With BioMarin Pharmaceuticals (NASDAQ:BMRN) announcing that it will be profitable in 2017 on a non-GAAP basis with the approval of its Duchenne muscular dystrophy drug, drisapersen, in either the U.S. or Europe, most of the focus on the conference call will be on the potential approval of drisapersen.
Here are three things you should pay attention to as the biotech reports first quarter earnings.
Drisapersen in the U.S.
On Monday, BioMarin announced that it completed its submission of the application to market drisapersen in the United States. The Food and Drug Administration has two months to review the application and decide whether to accept the application. Drisapersen's previous owner, Prosensa, which BioMarin bought last year, said the FDA gave the company "positive feedback" about applying with the current data set, so the FDA's accepting the application seems likely.
An approval, on the other hand, is far from a sure thing. The drug failed its phase 3 trial, but BioMarin is hoping that the "totality of data" will be enough to get the drug an accelerated approval, which requires the company to run a follow-up trial to confirm that the drug works. Given the unmet need -- there aren't any drugs approved to treat Duchenne muscular dystrophy -- BioMarin might be able to gain approval despite the far-from-clean data.
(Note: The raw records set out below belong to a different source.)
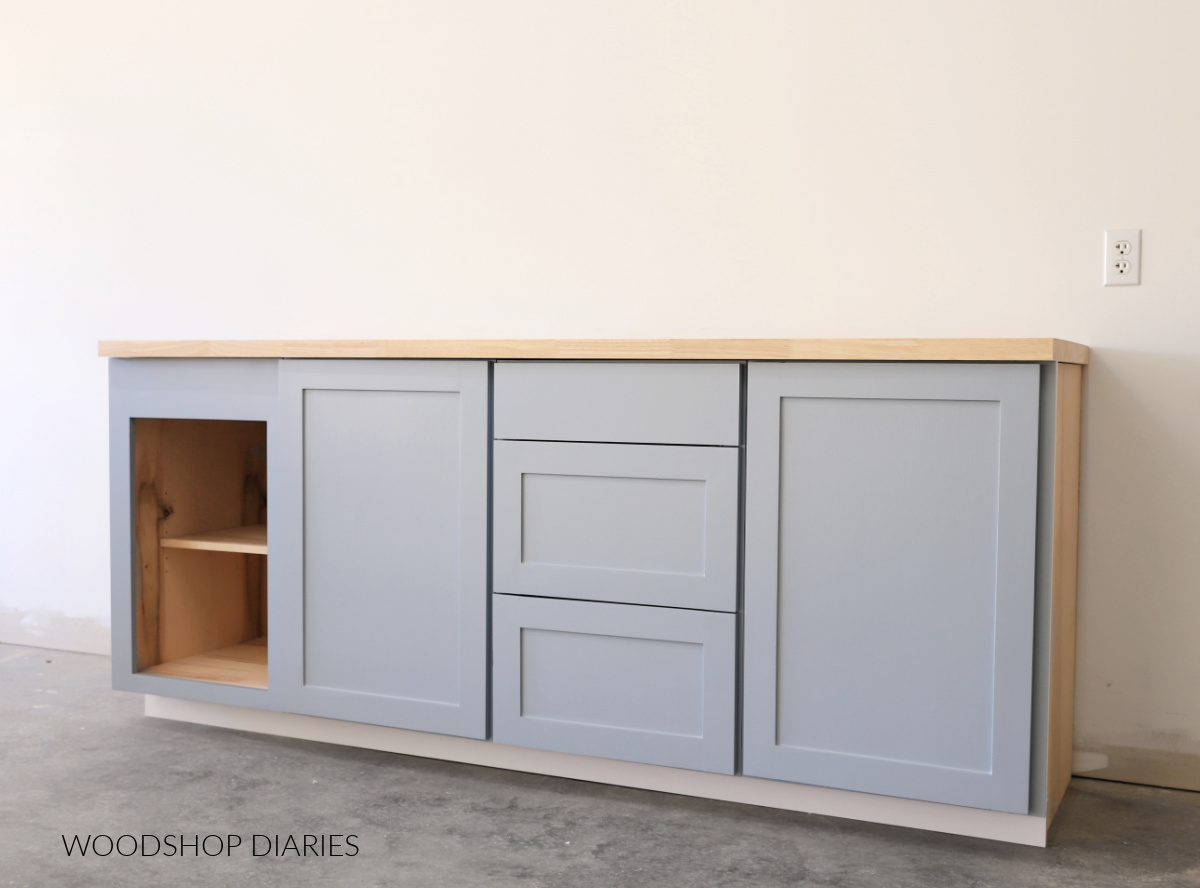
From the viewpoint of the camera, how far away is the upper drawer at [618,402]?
5.65ft

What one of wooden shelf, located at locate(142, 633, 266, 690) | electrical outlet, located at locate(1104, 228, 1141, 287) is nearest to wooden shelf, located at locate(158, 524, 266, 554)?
wooden shelf, located at locate(142, 633, 266, 690)

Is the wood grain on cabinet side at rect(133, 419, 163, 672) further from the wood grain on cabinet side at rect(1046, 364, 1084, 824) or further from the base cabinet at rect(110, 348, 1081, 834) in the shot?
the wood grain on cabinet side at rect(1046, 364, 1084, 824)

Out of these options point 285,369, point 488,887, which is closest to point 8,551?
point 285,369

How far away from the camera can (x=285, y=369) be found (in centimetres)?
202

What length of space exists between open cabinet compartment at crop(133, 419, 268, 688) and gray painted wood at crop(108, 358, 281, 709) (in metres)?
0.02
We'll find out about the exact timing of when to expect an FDA decision when the FDA accepts the application, but the decision should come around the end of the year, assuming the drug gets an accelerated approval. There will also probably be an FDA advisory panel meeting of outside experts that will make a recommendation to the FDA, so listen for management's feelings on the challenges of that meeting.
Drisapersen in Europe
BioMarin plans to submit its application to market drisapersen in Europe this summer. Compared with their U.S. counterparts, European regulators tend to be more lenient on efficacy issues -- and more stringent on safety issues, but that doesn't seem to be an issue with drisapersen -- so the likelihood of approval is probably higher in the EU than in the United States.
BioMarin hasn't said much about the European application beyond the plan to apply during the summer. With the U.S. application wrapped up, hopefully the company gives some indication on its plans to persuade regulators to approve the drug there. Like the U.S., the approval will probably be contingent on BioMarin's running an additional clinical trial to confirm that the drug works.
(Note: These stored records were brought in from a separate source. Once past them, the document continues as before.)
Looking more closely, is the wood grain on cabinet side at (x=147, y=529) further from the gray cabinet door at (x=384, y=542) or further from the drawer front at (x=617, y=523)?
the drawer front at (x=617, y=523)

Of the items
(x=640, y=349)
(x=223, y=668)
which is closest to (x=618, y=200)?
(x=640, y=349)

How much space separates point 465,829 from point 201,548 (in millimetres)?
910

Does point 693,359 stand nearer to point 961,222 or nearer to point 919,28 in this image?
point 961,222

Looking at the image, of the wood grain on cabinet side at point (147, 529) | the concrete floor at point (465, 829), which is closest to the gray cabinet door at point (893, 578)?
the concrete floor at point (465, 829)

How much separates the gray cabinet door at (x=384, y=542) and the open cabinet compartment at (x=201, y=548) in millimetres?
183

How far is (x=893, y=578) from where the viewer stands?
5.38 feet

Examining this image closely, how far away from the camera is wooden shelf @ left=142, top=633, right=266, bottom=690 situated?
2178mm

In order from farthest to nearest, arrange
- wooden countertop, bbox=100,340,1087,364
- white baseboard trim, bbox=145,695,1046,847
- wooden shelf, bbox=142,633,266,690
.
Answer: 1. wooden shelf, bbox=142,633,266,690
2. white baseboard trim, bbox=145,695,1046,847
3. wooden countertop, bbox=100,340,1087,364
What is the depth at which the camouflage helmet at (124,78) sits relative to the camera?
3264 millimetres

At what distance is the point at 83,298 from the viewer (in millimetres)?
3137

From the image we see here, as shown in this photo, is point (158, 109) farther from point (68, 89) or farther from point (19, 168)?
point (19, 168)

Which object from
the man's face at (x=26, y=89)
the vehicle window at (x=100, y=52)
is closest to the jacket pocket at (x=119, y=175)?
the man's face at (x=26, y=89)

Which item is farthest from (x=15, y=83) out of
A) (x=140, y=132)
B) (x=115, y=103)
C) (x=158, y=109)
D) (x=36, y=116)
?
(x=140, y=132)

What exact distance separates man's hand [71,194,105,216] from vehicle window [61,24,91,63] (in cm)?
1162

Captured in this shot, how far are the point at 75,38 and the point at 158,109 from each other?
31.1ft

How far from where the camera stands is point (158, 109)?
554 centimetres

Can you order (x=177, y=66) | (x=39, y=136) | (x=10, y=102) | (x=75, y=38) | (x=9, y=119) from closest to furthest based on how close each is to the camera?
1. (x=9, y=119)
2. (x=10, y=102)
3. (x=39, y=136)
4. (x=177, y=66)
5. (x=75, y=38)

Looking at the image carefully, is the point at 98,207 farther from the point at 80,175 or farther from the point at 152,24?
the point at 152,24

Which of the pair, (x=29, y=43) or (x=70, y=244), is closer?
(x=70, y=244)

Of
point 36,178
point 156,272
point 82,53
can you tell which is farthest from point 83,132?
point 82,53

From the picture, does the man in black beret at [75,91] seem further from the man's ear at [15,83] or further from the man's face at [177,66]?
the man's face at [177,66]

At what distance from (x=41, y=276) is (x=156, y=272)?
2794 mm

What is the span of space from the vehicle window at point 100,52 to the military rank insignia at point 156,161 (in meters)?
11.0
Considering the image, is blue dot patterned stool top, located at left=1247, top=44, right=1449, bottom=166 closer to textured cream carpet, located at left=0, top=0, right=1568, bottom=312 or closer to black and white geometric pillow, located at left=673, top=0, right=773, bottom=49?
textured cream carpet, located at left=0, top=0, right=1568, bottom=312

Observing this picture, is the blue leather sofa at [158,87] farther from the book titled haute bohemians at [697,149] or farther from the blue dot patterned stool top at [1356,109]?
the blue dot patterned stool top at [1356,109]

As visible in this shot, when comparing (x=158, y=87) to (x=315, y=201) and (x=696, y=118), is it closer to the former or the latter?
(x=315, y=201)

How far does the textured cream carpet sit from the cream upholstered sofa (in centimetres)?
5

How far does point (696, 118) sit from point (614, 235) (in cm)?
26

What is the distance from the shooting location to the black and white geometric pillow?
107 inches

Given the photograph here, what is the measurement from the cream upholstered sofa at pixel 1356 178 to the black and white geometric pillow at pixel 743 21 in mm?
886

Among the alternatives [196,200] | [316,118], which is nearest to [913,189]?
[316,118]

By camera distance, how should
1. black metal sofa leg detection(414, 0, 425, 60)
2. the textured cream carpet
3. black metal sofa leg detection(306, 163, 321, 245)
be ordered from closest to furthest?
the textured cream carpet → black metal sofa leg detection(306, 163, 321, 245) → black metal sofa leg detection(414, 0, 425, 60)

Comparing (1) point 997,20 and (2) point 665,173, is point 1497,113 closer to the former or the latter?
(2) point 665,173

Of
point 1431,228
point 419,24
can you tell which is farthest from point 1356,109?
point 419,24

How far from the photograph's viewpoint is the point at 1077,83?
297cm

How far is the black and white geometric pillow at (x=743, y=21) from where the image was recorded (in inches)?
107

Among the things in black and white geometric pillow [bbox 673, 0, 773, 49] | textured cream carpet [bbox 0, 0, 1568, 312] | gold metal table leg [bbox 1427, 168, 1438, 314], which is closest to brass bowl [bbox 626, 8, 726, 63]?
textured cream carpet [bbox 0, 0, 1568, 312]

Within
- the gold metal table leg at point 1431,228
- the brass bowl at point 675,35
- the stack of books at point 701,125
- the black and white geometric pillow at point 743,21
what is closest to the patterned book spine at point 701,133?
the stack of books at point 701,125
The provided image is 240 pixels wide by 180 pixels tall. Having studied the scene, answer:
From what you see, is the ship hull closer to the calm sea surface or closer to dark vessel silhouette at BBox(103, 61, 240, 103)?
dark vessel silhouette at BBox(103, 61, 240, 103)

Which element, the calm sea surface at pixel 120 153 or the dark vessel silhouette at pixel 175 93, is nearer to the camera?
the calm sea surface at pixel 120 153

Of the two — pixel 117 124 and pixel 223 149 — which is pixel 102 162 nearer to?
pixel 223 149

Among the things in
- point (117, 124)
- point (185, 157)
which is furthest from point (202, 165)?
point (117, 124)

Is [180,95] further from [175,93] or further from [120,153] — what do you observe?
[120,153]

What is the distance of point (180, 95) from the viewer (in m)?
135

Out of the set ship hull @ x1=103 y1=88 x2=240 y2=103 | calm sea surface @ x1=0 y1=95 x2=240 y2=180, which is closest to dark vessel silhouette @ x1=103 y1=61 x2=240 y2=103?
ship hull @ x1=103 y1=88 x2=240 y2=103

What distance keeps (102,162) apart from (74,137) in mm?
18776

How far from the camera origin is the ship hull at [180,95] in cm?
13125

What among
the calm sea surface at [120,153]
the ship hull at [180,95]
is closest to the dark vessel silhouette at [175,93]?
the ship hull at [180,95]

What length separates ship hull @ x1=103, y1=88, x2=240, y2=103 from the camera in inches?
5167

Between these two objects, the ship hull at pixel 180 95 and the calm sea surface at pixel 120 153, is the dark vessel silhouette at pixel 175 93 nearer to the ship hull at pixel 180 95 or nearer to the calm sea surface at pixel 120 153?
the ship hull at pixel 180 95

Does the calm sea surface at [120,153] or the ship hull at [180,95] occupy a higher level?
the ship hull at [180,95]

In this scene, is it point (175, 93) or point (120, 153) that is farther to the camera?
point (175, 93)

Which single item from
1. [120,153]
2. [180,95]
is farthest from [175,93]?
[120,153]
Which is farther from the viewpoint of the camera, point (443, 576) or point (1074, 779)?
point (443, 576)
Oh, yeah, the rest of BioMarin's drugs
On its fourth-quarter conference call, BioMarin said it expects revenue of between $840 million and $870 million this year. The guidance included $35 million in "lost" revenue from changes in currencies. Since the dollar has strengthened further, we may see further scale-back of the guidance unless the quarter blows past expectations and the company feels it can make up for the additional currency exchange-rate changes.
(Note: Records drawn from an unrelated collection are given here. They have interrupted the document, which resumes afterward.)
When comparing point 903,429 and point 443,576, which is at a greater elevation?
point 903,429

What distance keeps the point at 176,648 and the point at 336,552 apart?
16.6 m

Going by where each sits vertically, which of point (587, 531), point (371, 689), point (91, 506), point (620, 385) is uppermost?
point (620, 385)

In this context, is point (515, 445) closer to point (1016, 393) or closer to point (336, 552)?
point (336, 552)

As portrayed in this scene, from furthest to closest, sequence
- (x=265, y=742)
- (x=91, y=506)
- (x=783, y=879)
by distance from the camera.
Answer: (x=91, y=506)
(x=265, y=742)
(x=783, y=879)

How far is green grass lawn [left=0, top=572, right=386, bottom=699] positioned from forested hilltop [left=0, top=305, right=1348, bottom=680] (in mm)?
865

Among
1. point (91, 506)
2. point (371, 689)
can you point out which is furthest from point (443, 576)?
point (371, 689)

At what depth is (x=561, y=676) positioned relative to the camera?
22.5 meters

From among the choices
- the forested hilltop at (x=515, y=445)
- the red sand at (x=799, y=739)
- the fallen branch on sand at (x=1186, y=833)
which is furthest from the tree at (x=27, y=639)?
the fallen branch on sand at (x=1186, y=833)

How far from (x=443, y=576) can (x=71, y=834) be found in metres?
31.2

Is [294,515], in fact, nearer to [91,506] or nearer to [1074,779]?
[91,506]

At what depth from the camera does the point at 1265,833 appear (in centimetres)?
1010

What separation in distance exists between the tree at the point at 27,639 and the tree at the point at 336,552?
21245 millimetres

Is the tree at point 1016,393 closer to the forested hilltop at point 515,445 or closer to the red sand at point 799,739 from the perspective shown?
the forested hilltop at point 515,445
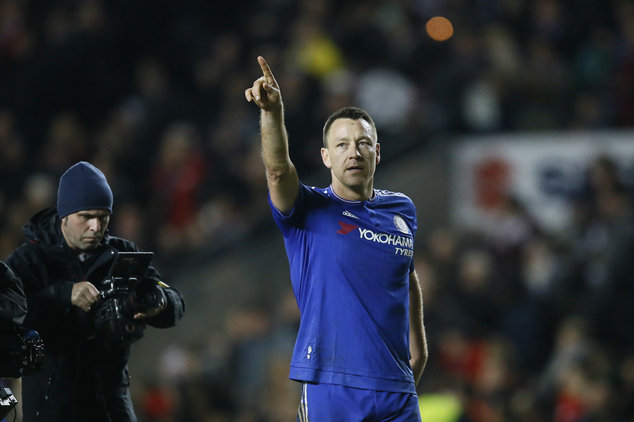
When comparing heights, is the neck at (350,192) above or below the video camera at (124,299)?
above

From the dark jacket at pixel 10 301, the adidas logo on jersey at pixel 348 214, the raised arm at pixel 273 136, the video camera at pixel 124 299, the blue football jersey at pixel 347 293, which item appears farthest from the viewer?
the video camera at pixel 124 299

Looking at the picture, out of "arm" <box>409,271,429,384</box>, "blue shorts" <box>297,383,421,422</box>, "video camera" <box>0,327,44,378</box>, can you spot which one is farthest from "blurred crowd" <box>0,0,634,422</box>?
"video camera" <box>0,327,44,378</box>

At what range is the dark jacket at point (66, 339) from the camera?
193 inches

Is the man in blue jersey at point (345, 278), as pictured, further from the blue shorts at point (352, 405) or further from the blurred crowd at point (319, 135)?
the blurred crowd at point (319, 135)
Of all of BioMarin's drugs, Vimizim is the one to keep an eye on, as it should contribute the most to BioMarin's year-over-year growth. Last year, BioMarin sold $77 million worth of Vimizim, which treats a genetic disease called Mucopolysaccharidosis type IVA, but it expects that to more than double to between $170 million and $200 million this year.
BioMarin finished the year with $37 million worth of Vimizim sales in the fourth quarter, so the biotech needs quarter-over-quarter growth of about 13% to meet the midpoint of its goal. At constant growth, which probably isn't going to happen since the drug is still launching in different countries, BioMarin needs first-quarter sales for Vimizim of around $41.8 million to reach the midpoint of its goal.